I uploaded an example here.

It's still a bit hackish because you need to adjust the pointer for a header R inserts when it allocates arrays. Adjusting by 10*double.sizeof works in this example, but "my test didn't segfault" doesn't exactly inspire confidence. Once I am comfortable with this solution, I'll do a new release of betterr.

This'll be kind of a big deal if it works. For instance, if you want to use a database interface and D doesn't have one, you can use R's interface to that database without having R manage your project's memory. You could use any of the available R interfaces (databases, machine learning libraries, Qt, etc.)

July 07, 2023

On Friday, 7 July 2023 at 20:33:08 UTC, bachmeier wrote:

>

[snip]

I was wrong. They added custom allocators a while back, but didn't tell anyone.

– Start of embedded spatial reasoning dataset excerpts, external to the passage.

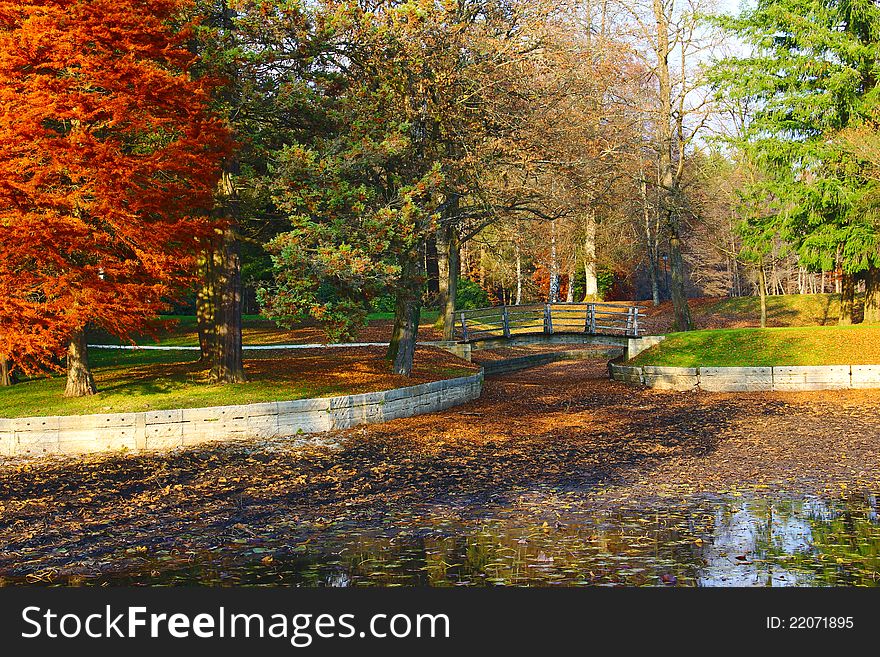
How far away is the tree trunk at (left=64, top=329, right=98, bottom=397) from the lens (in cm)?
1684

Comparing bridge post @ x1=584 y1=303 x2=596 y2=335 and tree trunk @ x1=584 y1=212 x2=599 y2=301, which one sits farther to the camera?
tree trunk @ x1=584 y1=212 x2=599 y2=301

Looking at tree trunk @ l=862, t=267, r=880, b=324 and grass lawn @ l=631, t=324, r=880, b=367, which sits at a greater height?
tree trunk @ l=862, t=267, r=880, b=324

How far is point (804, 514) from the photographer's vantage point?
9633 mm

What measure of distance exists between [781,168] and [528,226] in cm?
1247

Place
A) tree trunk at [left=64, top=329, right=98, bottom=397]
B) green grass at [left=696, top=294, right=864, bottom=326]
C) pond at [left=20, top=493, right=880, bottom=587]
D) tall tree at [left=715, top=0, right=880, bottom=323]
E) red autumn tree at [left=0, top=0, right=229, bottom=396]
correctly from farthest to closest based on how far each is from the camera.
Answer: green grass at [left=696, top=294, right=864, bottom=326] → tall tree at [left=715, top=0, right=880, bottom=323] → tree trunk at [left=64, top=329, right=98, bottom=397] → red autumn tree at [left=0, top=0, right=229, bottom=396] → pond at [left=20, top=493, right=880, bottom=587]

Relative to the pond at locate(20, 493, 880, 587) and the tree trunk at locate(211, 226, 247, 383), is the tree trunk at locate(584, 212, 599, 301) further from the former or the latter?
the pond at locate(20, 493, 880, 587)

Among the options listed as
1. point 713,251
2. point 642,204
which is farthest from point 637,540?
point 713,251

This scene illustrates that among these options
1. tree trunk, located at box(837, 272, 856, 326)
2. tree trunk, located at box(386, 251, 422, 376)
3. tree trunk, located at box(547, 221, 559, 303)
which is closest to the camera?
tree trunk, located at box(386, 251, 422, 376)

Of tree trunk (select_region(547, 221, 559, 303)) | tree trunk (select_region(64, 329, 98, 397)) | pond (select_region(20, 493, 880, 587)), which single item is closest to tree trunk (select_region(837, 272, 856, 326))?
tree trunk (select_region(547, 221, 559, 303))

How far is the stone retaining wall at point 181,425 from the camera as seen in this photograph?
14875 millimetres

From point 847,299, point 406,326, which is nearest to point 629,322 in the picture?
point 847,299

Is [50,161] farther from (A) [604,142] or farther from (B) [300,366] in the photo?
(A) [604,142]

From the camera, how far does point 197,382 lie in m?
18.4

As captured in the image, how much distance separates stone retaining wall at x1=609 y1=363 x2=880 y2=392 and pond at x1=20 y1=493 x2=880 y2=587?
41.3 ft
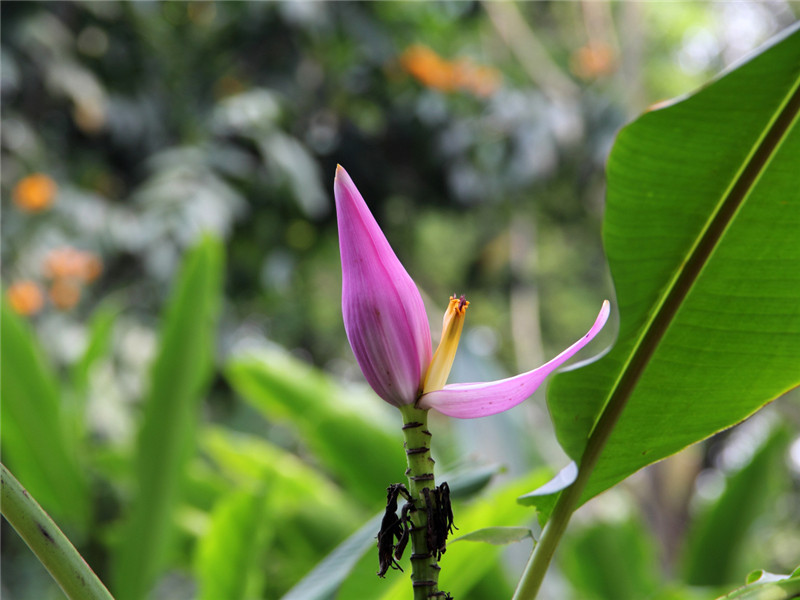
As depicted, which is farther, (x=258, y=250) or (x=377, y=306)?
(x=258, y=250)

Actually, what I said before is technically correct. The SEXP struct itself still has to be allocated by R and managed by the R garbage collector. It's just that you can use a custom allocator to send a pointer to the data you've allocated, and once R is done with the data, it'll call the function you've provide to free the memory before destroying the SEXP struct that wraps it.

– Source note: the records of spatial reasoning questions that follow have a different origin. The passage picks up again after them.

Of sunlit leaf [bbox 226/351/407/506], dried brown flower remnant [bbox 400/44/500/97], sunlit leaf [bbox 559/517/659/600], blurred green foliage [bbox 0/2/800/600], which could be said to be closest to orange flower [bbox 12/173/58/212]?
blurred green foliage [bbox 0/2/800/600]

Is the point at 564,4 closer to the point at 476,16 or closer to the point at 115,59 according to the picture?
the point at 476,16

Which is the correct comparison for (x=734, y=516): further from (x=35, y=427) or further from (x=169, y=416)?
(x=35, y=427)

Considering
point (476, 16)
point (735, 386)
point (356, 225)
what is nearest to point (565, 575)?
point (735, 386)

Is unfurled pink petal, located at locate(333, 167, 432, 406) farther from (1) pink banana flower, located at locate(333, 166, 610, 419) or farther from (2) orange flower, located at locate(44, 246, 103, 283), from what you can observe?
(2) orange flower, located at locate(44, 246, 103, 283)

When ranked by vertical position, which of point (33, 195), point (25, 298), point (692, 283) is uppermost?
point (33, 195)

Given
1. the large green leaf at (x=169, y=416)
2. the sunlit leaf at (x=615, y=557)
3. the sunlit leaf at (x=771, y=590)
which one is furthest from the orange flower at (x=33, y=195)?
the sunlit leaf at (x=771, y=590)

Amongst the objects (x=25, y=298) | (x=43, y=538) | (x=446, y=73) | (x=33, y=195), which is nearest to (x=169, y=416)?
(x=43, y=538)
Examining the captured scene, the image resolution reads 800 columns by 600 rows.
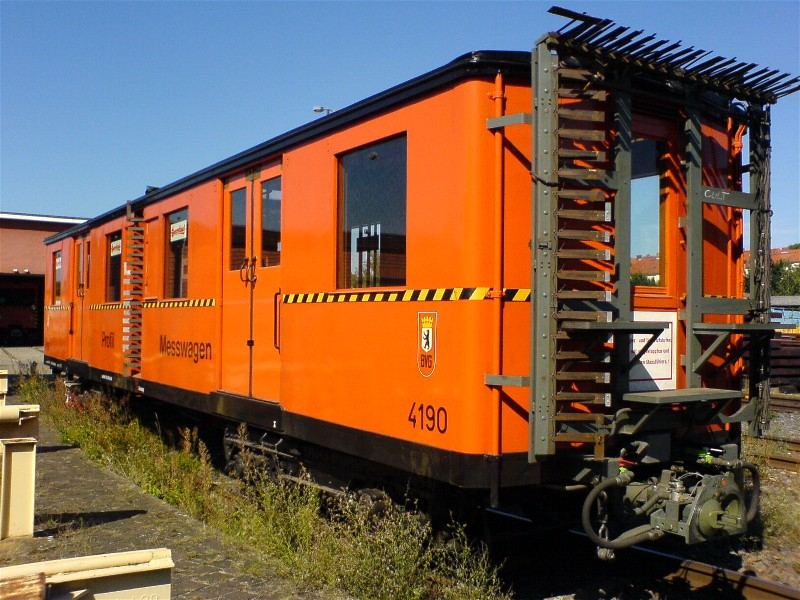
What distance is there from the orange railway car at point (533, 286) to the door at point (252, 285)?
66 millimetres

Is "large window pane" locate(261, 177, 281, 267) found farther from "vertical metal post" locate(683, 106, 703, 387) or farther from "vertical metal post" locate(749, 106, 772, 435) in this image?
"vertical metal post" locate(749, 106, 772, 435)

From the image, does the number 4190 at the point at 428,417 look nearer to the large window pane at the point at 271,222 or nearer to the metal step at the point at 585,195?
the metal step at the point at 585,195

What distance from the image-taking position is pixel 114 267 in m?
11.9

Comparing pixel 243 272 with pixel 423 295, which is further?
pixel 243 272

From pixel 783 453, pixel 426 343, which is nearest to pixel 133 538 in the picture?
pixel 426 343

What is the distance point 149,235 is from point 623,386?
7305 millimetres

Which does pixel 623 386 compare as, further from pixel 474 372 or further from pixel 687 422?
pixel 474 372

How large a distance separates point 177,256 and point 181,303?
73 cm

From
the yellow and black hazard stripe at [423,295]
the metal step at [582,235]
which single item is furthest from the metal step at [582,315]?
the metal step at [582,235]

I uploaded an example here.

It's still a bit hackish because you need to adjust the pointer for a header R inserts when it allocates arrays. Adjusting by 10*double.sizeof works in this example, but "my test didn't segfault" doesn't exactly inspire confidence. Once I am comfortable with this solution, I'll do a new release of betterr.

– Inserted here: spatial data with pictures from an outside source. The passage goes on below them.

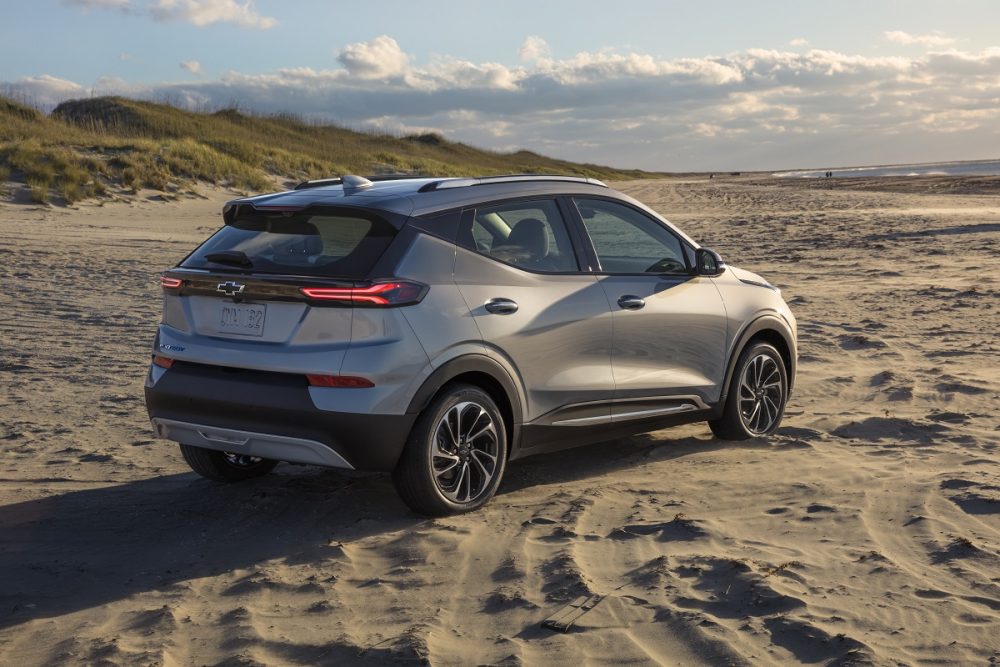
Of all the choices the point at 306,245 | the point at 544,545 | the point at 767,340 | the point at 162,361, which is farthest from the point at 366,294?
the point at 767,340

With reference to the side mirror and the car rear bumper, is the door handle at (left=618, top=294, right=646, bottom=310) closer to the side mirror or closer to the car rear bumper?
the side mirror

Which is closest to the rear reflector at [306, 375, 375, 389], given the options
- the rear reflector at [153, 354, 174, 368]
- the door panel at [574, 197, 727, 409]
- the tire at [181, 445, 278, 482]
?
the rear reflector at [153, 354, 174, 368]

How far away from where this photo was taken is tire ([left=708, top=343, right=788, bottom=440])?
7668mm

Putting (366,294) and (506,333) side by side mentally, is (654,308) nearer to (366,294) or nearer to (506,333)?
(506,333)

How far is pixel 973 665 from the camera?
4172 millimetres

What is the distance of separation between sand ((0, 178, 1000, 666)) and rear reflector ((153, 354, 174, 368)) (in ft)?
2.58

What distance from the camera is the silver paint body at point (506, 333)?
556 centimetres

This'll be kind of a big deal if it works. For instance, if you want to use a database interface and D doesn't have one, you can use R's interface to that database without having R manage your project's memory. You could use any of the available R interfaces (databases, machine learning libraries, Qt, etc.)

Cool.

The main thing I want to try is rstan. They have an interface called cmdstan that you can call from the command line that would be possible to use with D. The problem is that you have to write the data to a CSV file and then read it. So it would be kind of slow and I never got around to playing around with it in D. With your tool as it is, I would just have to copy the data in memory, which I would expect not to be as bad of an overhead as IO (but again haven't gotten around to do anything with it).